No recente cenário eleitoral português, o resultado das sondagens delineou um panorama político que revela uma marcada orientação para as forças de direita. Os conservadores de Aliança Democrática (Ad) venceu as eleições legislativas em Portugal, mas com vantagem sobre Partido Socialista que ficou mais fino durante uma contagem complicada dos resultados que durou bem depois da meia-noite. Surpreendentemente, o partido emergiu como decisivo Chega! (Basta!), que com um apoio de 18% aumentou significativamente o número dos seus representantes parlamentares. Tornando-se assim um elemento-chave no novo equilíbrio político.

Este fenómeno marca um desvio do bipolarismo habitual, depois de décadas em que o poder se alternou entre socialistas e social-democratas da Aliança Democrática. A coligação liderada por Luís Montenegro, composta pelo Partido Social Democrata, pelo Partido Popular do CDS-PP e pelos monárquicos, fixa-se nos 29,50%. Supera, portanto, o partido de Pedro Nuno Santos apenas graças a pouco mais de 51 mil votos, parando nos 28,66% dos votos. Estamos a falar de uma pequena margem que confere à coligação liderada por Luís Montenegro uma ligeira maioria de apenas 2 parlamentares face aos seguidores de Pedro Nunos Santos.
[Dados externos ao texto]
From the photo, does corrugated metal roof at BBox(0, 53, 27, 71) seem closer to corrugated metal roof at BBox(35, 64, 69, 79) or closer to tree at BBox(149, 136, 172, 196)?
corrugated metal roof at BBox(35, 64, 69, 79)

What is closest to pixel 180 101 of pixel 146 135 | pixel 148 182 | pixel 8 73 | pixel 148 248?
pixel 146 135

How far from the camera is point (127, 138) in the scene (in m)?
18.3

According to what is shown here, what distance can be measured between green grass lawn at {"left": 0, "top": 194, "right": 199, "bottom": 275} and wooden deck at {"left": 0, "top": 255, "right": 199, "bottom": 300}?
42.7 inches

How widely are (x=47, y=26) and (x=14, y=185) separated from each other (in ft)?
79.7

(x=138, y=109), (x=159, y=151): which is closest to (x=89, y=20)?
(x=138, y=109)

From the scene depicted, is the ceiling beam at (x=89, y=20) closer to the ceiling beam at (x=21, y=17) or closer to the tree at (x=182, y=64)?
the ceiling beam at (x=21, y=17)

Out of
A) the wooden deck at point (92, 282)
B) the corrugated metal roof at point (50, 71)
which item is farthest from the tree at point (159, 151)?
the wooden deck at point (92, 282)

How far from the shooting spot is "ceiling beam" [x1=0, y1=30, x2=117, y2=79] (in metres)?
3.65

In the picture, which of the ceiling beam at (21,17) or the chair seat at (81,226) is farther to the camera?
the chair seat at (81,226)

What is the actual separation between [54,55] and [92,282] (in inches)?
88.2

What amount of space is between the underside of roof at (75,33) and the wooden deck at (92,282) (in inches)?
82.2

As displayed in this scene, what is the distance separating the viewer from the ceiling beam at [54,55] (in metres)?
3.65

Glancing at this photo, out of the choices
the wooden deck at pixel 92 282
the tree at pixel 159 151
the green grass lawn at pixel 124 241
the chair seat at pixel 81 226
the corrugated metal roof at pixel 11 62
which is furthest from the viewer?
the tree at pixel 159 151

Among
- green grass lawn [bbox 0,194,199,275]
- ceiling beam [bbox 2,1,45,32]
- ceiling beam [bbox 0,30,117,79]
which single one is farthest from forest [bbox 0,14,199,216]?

Embora a contagem dos votos do estrangeiro ainda não esteja concluída, o panorama destas eleições legislativas em Portugal sugere a ausência de uma maioria absoluta que possa liderar o governo sem obstáculos. Neste contexto, o Partido Socialista surge significativamente enfraquecido, reduzindo para metade a sua presença parlamentar. Apesar deste revés e do apoio insuficiente para formar um governo autónomo, Luís Montenegro manifestou a sua vontade de aceitar o cargo de governo, reflectindo o mandato que recebeu do povo.

Direita antieuropeia do Chega avança

A festa de André Ventura, porém, é o verdadeiro triunfo da noite. Passa dos 7% alcançados em 2022 para os 18% hoje ou de 12 para 48 deputados. Tal como ficou claramente expresso durante a campanha eleitoral, o Chega não estará do lado de ninguém. O progresso deste partido representa um ponto de ruptura no tecido político português. Ventura, com o seu acentuado eurocepticismo e posições xenófobas, encontrou eco em sectores da sociedade tradicionalmente orientados para a esquerda. O líder do partido pretende consolidar ainda mais esta tendência tendo em vista as futuras eleições para o Parlamento Europeu.

Os outros partidos desta XVI legislatura serão o Bloco de Esquerda (4,4%), a coligação de comunistas e verdes (3,3%), o partido de esquerda pró-europeu Livre (3,2%) e os activistas dos direitos dos animais do Pan (1,9%). Participação recorde, com abstencionismo que acaba em 33,7%, o percentual mais baixo desde 1995.

Beatriz Marques
Beatriz Marques
Como redatora apaixonada na Rádio Miróbriga, me esforço todos os dias para contar histórias que ressoem com a nossa comunidade. Com mais de 10 anos de experiência no jornalismo, já cobri uma ampla gama de assuntos, desde questões locais até investigações aprofundadas. Meu compromisso é sempre buscar a verdade e apresentar relatos autênticos que inspirem e informem nossos ouvintes.